Indépendance de la RDC : Benoit Hellings invite la Belgique à assumer son passé colonial

Jeudi 30 Juin 2016 - 15:24

Abonnez-vous

  • Augmenter
  • Normal

Current Size: 100%

Version imprimableEnvoyer par courriel

Le député fédéral du parti écologiste belge (Ecolo) a déposé, le mercredi 29 juin, une résolution qui demande la mise en œuvre d’une recherche internationale et interdisciplinaire permettant d’établir les faits et les responsabilités des diverses institutions belges sur les exactions commises entre 1885 et 1962 dans ses anciennes colonies que sont la RDC, le Rwanda et le Burundi

Benoit Hellings explique sa démarche par le fait qu’Ecolo veut donner des outils à la Belgique pour assumer son passé colonial. Pour ce député,  malgré le temps écoulé depuis la fin de la colonisation , l’État belge et les institutions étatiques ou non-étatiques actives dans le processus colonial n’ont, à ce jour, entamé aucune démarche officielle en vue d’accomplir un réel travail de mémoire et de reconnaissance à l’égard de leur passé colonial. « Dans les discours récents des représentants officiels de l’État belge, l’ambiguïté à l’égard du passé colonial reste le plus souvent de mise. La Belgique n’assume donc pas encore son passé colonial. Ce même constat s’impose pour les autres institutions belges qui ont pourtant joué un rôle crucial dans cette colonisation : églises, entreprises, presse, universités ou partis politiques ».
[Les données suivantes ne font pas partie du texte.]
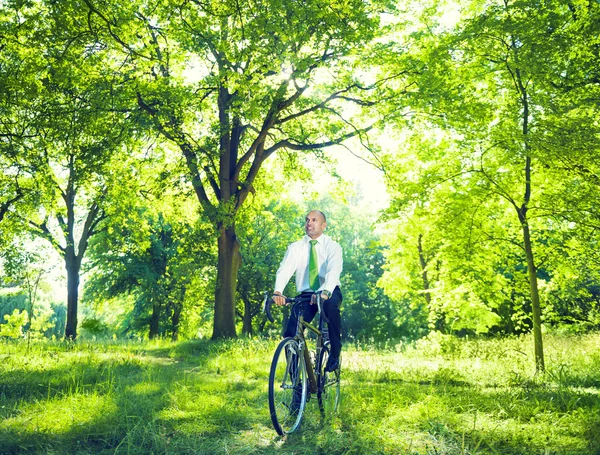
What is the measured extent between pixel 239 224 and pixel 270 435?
551 inches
Système de gouvernance antidémocratique

Pour les écologistes, indique Benoit Hellings, la colonisation est par principe un système de gouvernance antidémocratique et raciste qui a engendré de façon structurelle des exactions diverses, sur lesquelles toute la lumière doit pouvoir être enfin faite. « L'objectif des auteurs de la présente résolution est d'offrir à la population belge en général et à ses représentants en particulier les moyens de prendre clairement et sereinement distance par rapport au principe de la colonisation. Notre démocratie a le devoir de tenir un langage de vérité à l’égard des populations des pays concernés, à l’égard de nos concitoyens originaires de nos anciennes colonies, ainsi qu’à l’égard de tous les peuples du monde qui partagent ou ont partagé un tel destin. Il s’agit également de tenir un langage de vérité à l’égard de l’ensemble de la population belge qui doit avoir conscience du passé dont elle est aujourd’hui, qu’elle le veuille ou non, la dépositaire », explique le député d’Ecolo. Pour atteindre cet objectif, propose-t-il, le gouvernement belge doit d’abord permettre de déclassifier toutes les archives, y compris les archives dites africaines des archives diplomatiques, les archives de l’Etat, les archives de la famille royale, les archives de la Sûreté de l’Etat et des services de renseignements militaires et tous les documents, quelle que soit leur forme, qui peuvent faire lumière sur la colonisation. « Il s’agit aussi de prendre les mesures nécessaires afin d’encourager les institutions privées (églises, entreprises, particuliers, etc) à conserver, inventorier et déclassifier les documents et éléments qui peuvent faire lumière sur la période coloniale. Si la Chambre constate, à un moment donné, que ce travail de recherche est entravé, les députés se réserveront le droit d’instaurer une commission d’enquête parlementaire », explique Benoit Hellings.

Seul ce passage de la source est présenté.